>> Start RAW RECORDS

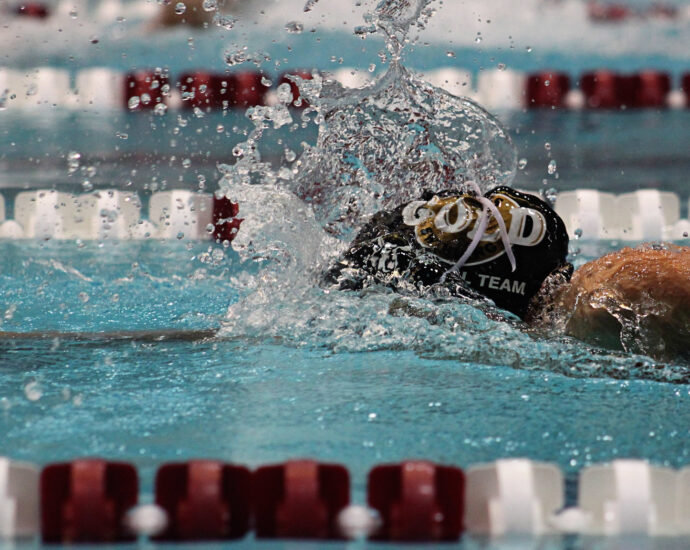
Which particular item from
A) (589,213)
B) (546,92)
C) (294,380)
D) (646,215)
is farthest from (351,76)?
(294,380)

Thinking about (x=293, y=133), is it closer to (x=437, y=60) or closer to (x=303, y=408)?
(x=437, y=60)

>> End RAW RECORDS

▸ TASK INSTRUCTIONS: Can you write out every line of the records above, word for word and leaving out the pictures?

▸ TASK RESPONSE:
Which particular item from
A) (589,213)
B) (546,92)
C) (294,380)
D) (646,215)
is farthest from (351,76)?
(294,380)

Thinking about (x=293, y=133), is it closer to (x=437, y=60) or closer to (x=303, y=408)?
(x=437, y=60)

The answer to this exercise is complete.